(PROVIDED MATERIAL)

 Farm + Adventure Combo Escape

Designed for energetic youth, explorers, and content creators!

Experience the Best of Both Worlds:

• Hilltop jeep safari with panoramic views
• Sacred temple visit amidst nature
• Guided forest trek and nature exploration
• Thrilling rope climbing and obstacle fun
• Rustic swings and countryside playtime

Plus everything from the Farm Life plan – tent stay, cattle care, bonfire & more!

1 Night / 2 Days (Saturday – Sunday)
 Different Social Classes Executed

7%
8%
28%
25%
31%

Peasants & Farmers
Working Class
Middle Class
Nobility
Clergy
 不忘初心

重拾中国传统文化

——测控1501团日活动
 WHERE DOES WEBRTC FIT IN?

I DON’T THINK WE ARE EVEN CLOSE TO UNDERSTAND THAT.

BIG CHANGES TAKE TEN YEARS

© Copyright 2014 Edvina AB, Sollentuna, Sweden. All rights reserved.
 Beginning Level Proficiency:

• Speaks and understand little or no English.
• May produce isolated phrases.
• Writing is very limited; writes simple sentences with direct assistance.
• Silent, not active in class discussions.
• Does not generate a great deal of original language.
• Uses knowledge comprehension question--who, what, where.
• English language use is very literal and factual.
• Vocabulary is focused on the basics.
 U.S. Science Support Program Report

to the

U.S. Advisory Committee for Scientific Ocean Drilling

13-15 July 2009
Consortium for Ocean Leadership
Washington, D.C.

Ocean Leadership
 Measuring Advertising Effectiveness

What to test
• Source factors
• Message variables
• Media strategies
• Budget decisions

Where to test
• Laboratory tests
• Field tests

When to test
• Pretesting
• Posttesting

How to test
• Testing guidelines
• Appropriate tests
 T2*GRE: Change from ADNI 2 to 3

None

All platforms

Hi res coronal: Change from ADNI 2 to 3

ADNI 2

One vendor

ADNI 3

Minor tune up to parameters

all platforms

(End PROVIDED MATERIAL)

EXERCISE BRIEF: Exactly the lines above from the one with "and nature exploration" to the one with "1 Night / 2 Days (Saturday – Sunday)", both included, are to be quoted; leave the rest out.

RESULT OF THIS EXERCISE:
• Guided forest trek and nature exploration
• Thrilling rope climbing and obstacle fun
• Rustic swings and countryside playtime

Plus everything from the Farm Life plan – tent stay, cattle care, bonfire & more!

1 Night / 2 Days (Saturday – Sunday)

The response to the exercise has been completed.